▶ _WORK TO BE COMPLETED_
Repeat all the records, precisely as given.

▶ _SOURCE MATERIAL_
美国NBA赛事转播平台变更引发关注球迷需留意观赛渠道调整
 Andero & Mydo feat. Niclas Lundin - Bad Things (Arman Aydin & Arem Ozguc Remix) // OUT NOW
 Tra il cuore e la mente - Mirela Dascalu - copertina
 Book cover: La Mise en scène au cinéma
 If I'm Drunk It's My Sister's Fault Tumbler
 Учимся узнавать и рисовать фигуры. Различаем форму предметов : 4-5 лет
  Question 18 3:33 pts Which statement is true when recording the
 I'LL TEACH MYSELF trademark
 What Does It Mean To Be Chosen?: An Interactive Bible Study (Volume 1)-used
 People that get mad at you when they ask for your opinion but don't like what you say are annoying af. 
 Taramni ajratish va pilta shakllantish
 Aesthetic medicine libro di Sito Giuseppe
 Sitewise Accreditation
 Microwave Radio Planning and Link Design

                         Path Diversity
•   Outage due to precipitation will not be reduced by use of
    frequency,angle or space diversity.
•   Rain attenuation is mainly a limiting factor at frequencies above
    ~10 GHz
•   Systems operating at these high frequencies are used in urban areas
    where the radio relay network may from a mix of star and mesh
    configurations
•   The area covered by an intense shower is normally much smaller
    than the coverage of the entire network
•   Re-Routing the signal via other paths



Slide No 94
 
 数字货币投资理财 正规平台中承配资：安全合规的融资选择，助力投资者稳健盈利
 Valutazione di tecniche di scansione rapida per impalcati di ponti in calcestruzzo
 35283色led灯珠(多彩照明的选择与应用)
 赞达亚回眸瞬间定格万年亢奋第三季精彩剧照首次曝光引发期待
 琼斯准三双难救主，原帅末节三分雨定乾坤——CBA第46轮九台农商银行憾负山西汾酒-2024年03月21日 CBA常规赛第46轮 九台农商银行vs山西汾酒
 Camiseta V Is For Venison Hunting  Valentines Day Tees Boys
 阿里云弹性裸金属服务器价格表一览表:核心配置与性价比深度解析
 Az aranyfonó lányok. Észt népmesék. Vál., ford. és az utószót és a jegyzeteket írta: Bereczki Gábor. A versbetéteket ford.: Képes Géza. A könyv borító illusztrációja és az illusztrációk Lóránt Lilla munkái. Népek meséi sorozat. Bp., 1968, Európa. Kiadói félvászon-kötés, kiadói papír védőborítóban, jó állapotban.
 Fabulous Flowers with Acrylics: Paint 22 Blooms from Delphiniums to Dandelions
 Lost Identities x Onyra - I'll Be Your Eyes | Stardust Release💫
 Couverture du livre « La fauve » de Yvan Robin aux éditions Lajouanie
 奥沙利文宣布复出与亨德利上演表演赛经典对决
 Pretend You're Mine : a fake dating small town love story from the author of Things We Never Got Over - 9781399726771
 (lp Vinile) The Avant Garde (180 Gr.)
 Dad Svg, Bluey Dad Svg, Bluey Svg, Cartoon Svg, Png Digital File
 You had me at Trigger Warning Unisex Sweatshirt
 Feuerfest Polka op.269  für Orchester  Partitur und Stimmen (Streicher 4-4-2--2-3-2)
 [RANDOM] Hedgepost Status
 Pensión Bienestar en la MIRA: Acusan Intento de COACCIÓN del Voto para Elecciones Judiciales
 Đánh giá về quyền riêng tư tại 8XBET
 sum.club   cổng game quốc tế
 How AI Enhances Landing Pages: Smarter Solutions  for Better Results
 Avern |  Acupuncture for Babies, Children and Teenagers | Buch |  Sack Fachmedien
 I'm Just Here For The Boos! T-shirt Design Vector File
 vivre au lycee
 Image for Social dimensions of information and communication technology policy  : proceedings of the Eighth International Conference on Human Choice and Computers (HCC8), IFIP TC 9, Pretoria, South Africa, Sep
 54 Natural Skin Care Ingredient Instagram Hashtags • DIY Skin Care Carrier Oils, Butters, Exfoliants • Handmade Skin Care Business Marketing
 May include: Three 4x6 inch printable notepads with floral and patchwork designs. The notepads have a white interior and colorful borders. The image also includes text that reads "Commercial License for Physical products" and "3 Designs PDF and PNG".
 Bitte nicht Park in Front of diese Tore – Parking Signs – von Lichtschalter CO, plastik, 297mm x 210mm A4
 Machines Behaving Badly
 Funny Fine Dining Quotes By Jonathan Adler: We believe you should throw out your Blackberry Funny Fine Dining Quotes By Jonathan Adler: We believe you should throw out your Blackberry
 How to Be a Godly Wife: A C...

▶ _EXERCISE OUTPUT_
美国NBA赛事转播平台变更引发关注球迷需留意观赛渠道调整
 Andero & Mydo feat. Niclas Lundin - Bad Things (Arman Aydin & Arem Ozguc Remix) // OUT NOW
 Tra il cuore e la mente - Mirela Dascalu - copertina
 Book cover: La Mise en scène au cinéma
 If I'm Drunk It's My Sister's Fault Tumbler
 Учимся узнавать и рисовать фигуры. Различаем форму предметов : 4-5 лет
  Question 18 3:33 pts Which statement is true when recording the
 I'LL TEACH MYSELF trademark
 What Does It Mean To Be Chosen?: An Interactive Bible Study (Volume 1)-used
 People that get mad at you when they ask for your opinion but don't like what you say are annoying af. 
 Taramni ajratish va pilta shakllantish
 Aesthetic medicine libro di Sito Giuseppe
 Sitewise Accreditation
 Microwave Radio Planning and Link Design

                         Path Diversity
•   Outage due to precipitation will not be reduced by use of
    frequency,angle or space diversity.
•   Rain attenuation is mainly a limiting factor at frequencies above
    ~10 GHz
•   Systems operating at these high frequencies are used in urban areas
    where the radio relay network may from a mix of star and mesh
    configurations
•   The area covered by an intense shower is normally much smaller
    than the coverage of the entire network
•   Re-Routing the signal via other paths



Slide No 94
 
 数字货币投资理财 正规平台中承配资：安全合规的融资选择，助力投资者稳健盈利
 Valutazione di tecniche di scansione rapida per impalcati di ponti in calcestruzzo
 35283色led灯珠(多彩照明的选择与应用)
 赞达亚回眸瞬间定格万年亢奋第三季精彩剧照首次曝光引发期待
 琼斯准三双难救主，原帅末节三分雨定乾坤——CBA第46轮九台农商银行憾负山西汾酒-2024年03月21日 CBA常规赛第46轮 九台农商银行vs山西汾酒
 Camiseta V Is For Venison Hunting  Valentines Day Tees Boys
 阿里云弹性裸金属服务器价格表一览表:核心配置与性价比深度解析
 Az aranyfonó lányok. Észt népmesék. Vál., ford. és az utószót és a jegyzeteket írta: Bereczki Gábor. A versbetéteket ford.: Képes Géza. A könyv borító illusztrációja és az illusztrációk Lóránt Lilla munkái. Népek meséi sorozat. Bp., 1968, Európa. Kiadói félvászon-kötés, kiadói papír védőborítóban, jó állapotban.
 Fabulous Flowers with Acrylics: Paint 22 Blooms from Delphiniums to Dandelions
 Lost Identities x Onyra - I'll Be Your Eyes | Stardust Release💫
 Couverture du livre « La fauve » de Yvan Robin aux éditions Lajouanie
 奥沙利文宣布复出与亨德利上演表演赛经典对决
 Pretend You're Mine : a fake dating small town love story from the author of Things We Never Got Over - 9781399726771
 (lp Vinile) The Avant Garde (180 Gr.)
 Dad Svg, Bluey Dad Svg, Bluey Svg, Cartoon Svg, Png Digital File
 You had me at Trigger Warning Unisex Sweatshirt
 Feuerfest Polka op.269  für Orchester  Partitur und Stimmen (Streicher 4-4-2--2-3-2)
 [RANDOM] Hedgepost Status
 Pensión Bienestar en la MIRA: Acusan Intento de COACCIÓN del Voto para Elecciones Judiciales
 Đánh giá về quyền riêng tư tại 8XBET
 sum.club   cổng game quốc tế
 How AI Enhances Landing Pages: Smarter Solutions  for Better Results
 Avern |  Acupuncture for Babies, Children and Teenagers | Buch |  Sack Fachmedien
 I'm Just Here For The Boos! T-shirt Design Vector File
 vivre au lycee
 Image for Social dimensions of information and communication technology policy  : proceedings of the Eighth International Conference on Human Choice and Computers (HCC8), IFIP TC 9, Pretoria, South Africa, Sep
 54 Natural Skin Care Ingredient Instagram Hashtags • DIY Skin Care Carrier Oils, Butters, Exfoliants • Handmade Skin Care Business Marketing
 May include: Three 4x6 inch printable notepads with floral and patchwork designs. The notepads have a white interior and colorful borders. The image also includes text that reads "Commercial License for Physical products" and "3 Designs PDF and PNG".
 Bitte nicht Park in Front of diese Tore – Parking Signs – von Lichtschalter CO, plastik, 297mm x 210mm A4
 Machines Behaving Badly
 Funny Fine Dining Quotes By Jonathan Adler: We believe you should throw out your Blackberry Funny Fine Dining Quotes By Jonathan Adler: We believe you should throw out your Blackberry
 How to Be a Godly Wife: A C...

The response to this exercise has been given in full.